What you need to do: Reproduce all of the material below word for word, keeping every line as it stands.

─── Exercise materials

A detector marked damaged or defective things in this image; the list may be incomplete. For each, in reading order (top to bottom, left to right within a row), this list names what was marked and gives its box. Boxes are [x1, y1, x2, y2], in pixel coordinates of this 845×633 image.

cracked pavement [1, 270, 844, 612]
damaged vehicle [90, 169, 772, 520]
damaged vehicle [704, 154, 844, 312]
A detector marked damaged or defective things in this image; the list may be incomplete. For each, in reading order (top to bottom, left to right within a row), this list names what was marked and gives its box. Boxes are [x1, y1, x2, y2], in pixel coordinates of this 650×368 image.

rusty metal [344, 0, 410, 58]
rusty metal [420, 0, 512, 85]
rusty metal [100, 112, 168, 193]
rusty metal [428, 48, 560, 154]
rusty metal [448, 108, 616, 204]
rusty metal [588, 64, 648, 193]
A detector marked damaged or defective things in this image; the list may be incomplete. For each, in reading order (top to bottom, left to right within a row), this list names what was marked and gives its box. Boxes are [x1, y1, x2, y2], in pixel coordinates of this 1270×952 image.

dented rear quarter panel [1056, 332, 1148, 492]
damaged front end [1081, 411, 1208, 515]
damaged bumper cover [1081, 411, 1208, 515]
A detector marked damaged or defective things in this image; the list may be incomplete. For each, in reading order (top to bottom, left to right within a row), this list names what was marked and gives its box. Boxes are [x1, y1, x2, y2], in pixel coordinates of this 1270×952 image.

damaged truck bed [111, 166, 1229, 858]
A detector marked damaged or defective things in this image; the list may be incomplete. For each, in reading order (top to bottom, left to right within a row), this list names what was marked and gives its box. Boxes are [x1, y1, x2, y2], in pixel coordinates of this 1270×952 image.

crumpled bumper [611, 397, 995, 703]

──────

Solution to this problem:
A detector marked damaged or defective things in this image; the list may be incomplete. For each, in reading order (top to bottom, left to right within a row), this list names what was marked and gives its box. Boxes are [x1, y1, x2, y2], in pixel coordinates of this 845×633 image.

cracked pavement [1, 270, 844, 612]
damaged vehicle [90, 169, 772, 520]
damaged vehicle [704, 154, 844, 312]
A detector marked damaged or defective things in this image; the list may be incomplete. For each, in reading order (top to bottom, left to right within a row), this list names what was marked and gives its box. Boxes are [x1, y1, x2, y2], in pixel coordinates of this 650×368 image.

rusty metal [344, 0, 410, 58]
rusty metal [420, 0, 512, 85]
rusty metal [100, 112, 168, 193]
rusty metal [428, 48, 560, 154]
rusty metal [448, 108, 616, 204]
rusty metal [588, 64, 648, 193]
A detector marked damaged or defective things in this image; the list may be incomplete. For each, in reading order (top to bottom, left to right within a row), this list names what was marked and gives its box. Boxes are [x1, y1, x2, y2], in pixel coordinates of this 1270×952 image.

dented rear quarter panel [1056, 332, 1148, 492]
damaged front end [1081, 411, 1208, 515]
damaged bumper cover [1081, 411, 1208, 515]
A detector marked damaged or defective things in this image; the list may be incomplete. For each, in reading order (top to bottom, left to right within a row), this list names what was marked and gives its box. Boxes are [x1, y1, x2, y2], in pixel coordinates of this 1270×952 image.

damaged truck bed [111, 166, 1229, 858]
A detector marked damaged or defective things in this image; the list may be incomplete. For each, in reading order (top to bottom, left to right within a row), this list names what was marked and gives its box. Boxes are [x1, y1, x2, y2], in pixel coordinates of this 1270×952 image.

crumpled bumper [611, 397, 995, 703]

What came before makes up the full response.